Starting at the line that contains "How far is the" and ending at the final line below, format those lines as a numbered list, leaving out any blank lines.

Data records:
--------------------------------
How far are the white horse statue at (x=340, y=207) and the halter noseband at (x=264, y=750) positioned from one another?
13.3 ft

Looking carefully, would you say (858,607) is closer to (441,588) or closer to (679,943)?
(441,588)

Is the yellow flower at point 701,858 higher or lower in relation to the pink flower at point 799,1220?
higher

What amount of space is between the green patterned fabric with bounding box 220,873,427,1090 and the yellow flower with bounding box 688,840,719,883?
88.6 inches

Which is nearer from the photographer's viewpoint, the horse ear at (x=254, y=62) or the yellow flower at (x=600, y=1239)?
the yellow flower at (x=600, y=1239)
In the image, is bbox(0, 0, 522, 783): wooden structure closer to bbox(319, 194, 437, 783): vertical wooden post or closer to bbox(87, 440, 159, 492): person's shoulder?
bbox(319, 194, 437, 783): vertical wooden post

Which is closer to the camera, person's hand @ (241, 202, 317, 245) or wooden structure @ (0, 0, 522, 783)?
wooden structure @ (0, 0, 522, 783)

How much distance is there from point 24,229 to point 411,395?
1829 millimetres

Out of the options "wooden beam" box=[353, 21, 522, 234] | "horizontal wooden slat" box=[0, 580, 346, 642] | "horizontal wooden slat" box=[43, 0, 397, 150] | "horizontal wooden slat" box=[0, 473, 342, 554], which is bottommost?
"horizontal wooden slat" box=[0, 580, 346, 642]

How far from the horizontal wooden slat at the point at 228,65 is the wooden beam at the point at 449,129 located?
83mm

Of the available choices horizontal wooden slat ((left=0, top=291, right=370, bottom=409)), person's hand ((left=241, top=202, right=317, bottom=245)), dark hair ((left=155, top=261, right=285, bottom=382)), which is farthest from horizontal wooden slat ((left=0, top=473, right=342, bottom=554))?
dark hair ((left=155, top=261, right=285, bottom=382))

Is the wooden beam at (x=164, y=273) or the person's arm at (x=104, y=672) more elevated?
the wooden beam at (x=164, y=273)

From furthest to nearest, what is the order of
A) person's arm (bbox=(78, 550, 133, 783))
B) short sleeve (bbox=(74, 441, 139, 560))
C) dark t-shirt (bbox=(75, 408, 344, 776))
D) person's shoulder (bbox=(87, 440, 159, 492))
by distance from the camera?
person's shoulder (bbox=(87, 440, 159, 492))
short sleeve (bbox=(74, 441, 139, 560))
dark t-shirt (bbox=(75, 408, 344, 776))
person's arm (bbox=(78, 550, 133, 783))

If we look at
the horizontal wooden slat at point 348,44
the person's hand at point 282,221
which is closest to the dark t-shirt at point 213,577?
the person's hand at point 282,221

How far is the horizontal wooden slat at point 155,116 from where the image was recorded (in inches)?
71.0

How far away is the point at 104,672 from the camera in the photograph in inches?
--------------------------------
[Final answer]:
1. How far is the horizontal wooden slat at point 155,116 from where the image was recorded (in inches)?
2. 71.0
3. How far away is the point at 104,672 from the camera in the photograph in inches?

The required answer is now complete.